── Given data ──
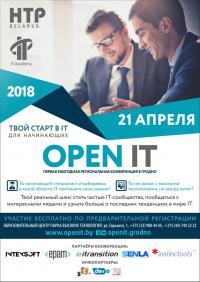 OPEN IT – первая ежегодная региональная конференция для начинающих айтишников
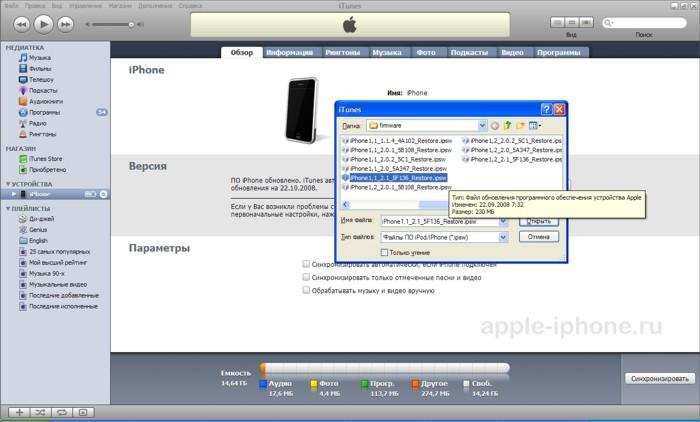 iphone_restore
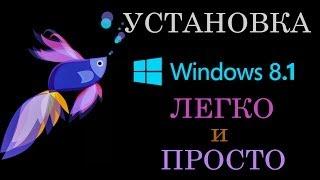 Установка Windows 8 - Легко и просто !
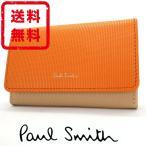 ポールスミス Paul Smith 名刺入れ カードケース 牛革  レザー ストライプCB 正規品 新品 送料無料 ps1844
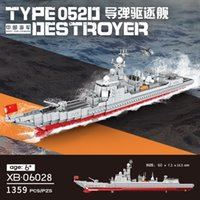 Toy Castle XB-06028 Series Box Block Destroyer Military Children's III Luyang Building Class Star Gift Assembled Cbuic
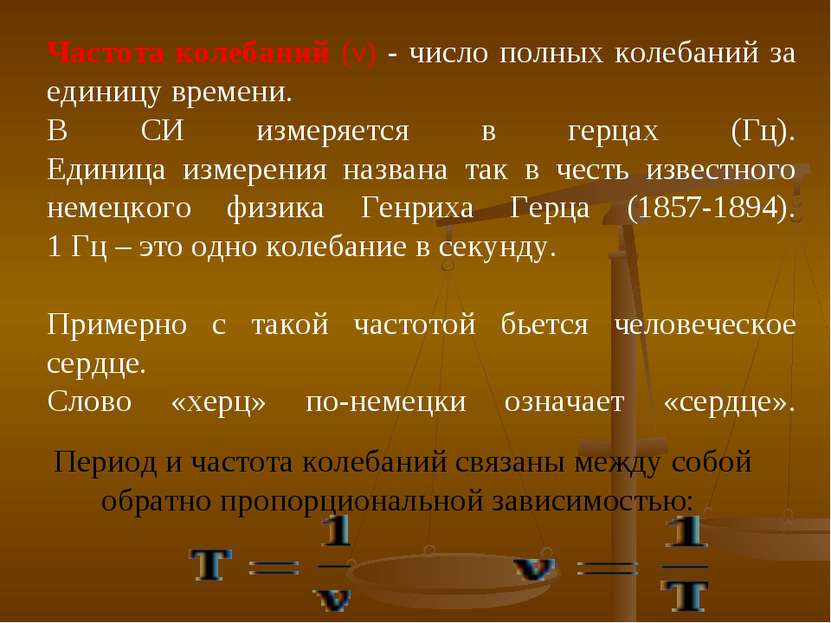 Частота колебаний (ν) - число полных колебаний за единицу времени. В СИ измер...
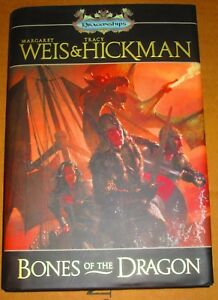 MARGARET WEIS & TRACY HICKMAN BONES OF THE DRAGON 1st EDITION HARD COVER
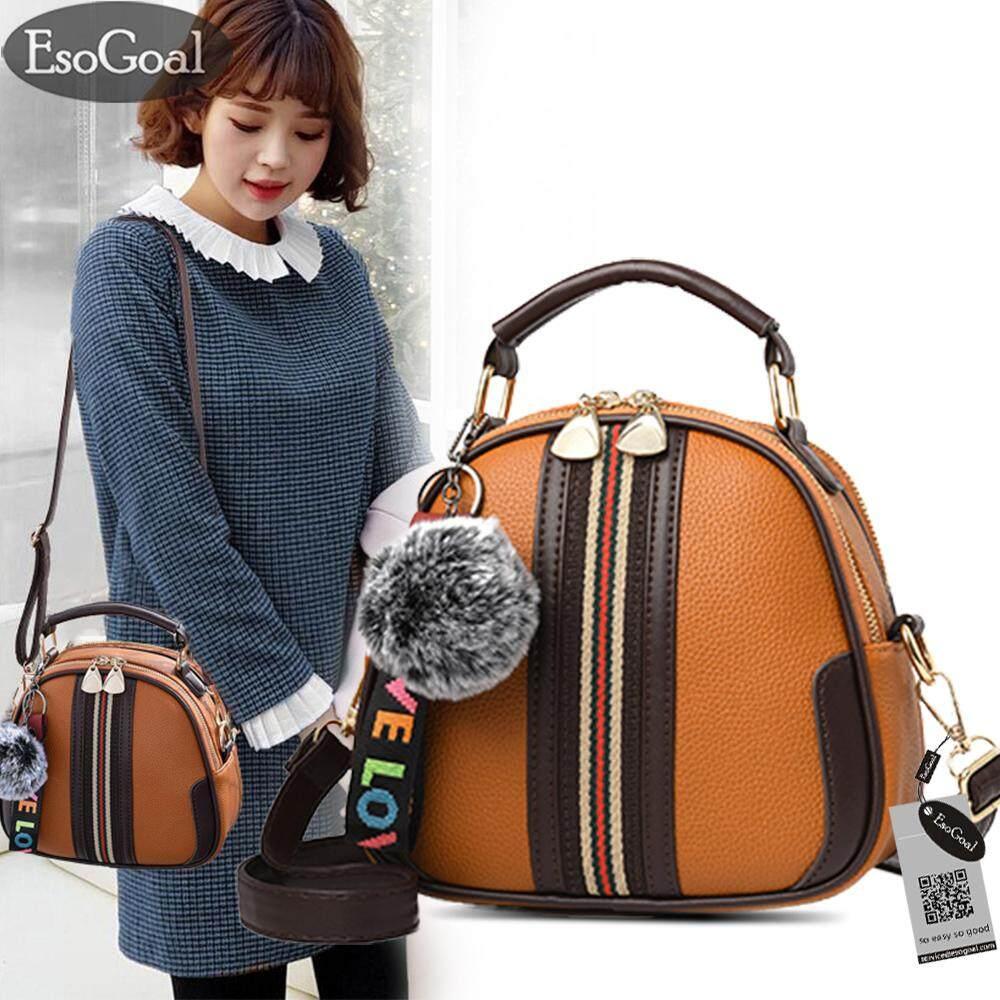 สุพรรณบุรี EsoGoal  Fashion กระเป๋าสะพายพาดลำตัว Leather Bag Tote Messenger Shoulder bag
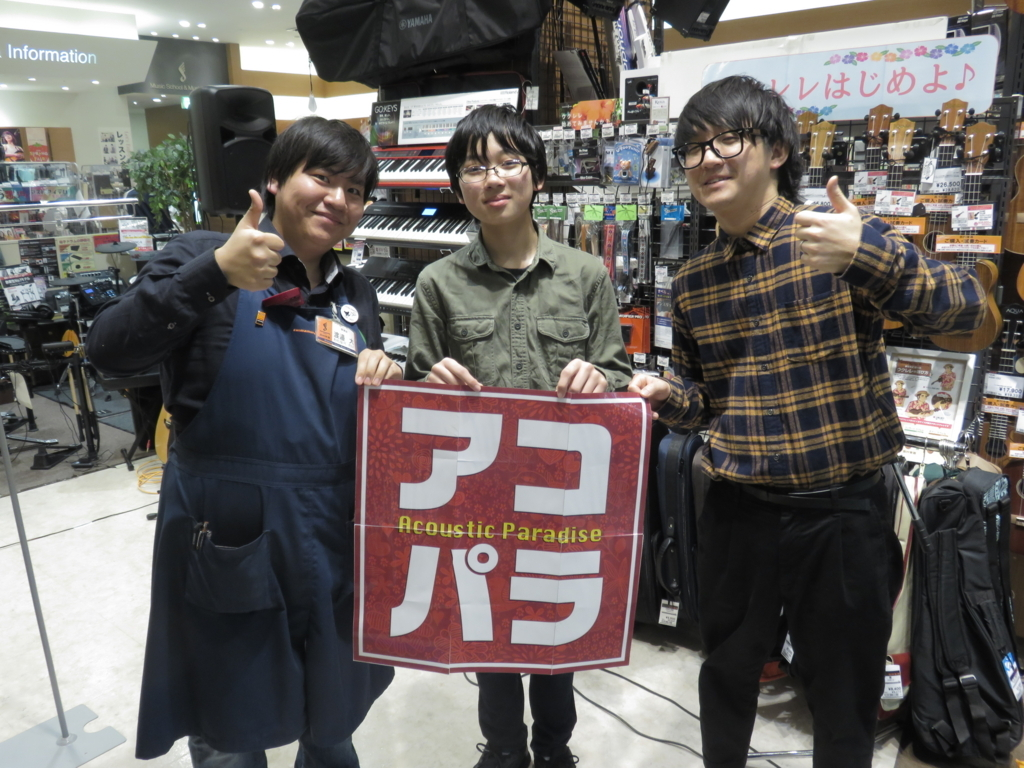 f:id:shima_c_kusatsu:20180217184002j:plain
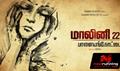Picture 1 from the Tamil movie Malini 22 Palayamkottai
───
■ Activity:
The line containing "Messenger Shoulder bag" and every line after it, through the end of the data, are to be output exactly. Omit the pictures.

■ Answer space:
 สุพรรณบุรี EsoGoal  Fashion กระเป๋าสะพายพาดลำตัว Leather Bag Tote Messenger Shoulder bag
 f:id:shima_c_kusatsu:20180217184002j:plain
Picture 1 from the Tamil movie Malini 22 Palayamkottai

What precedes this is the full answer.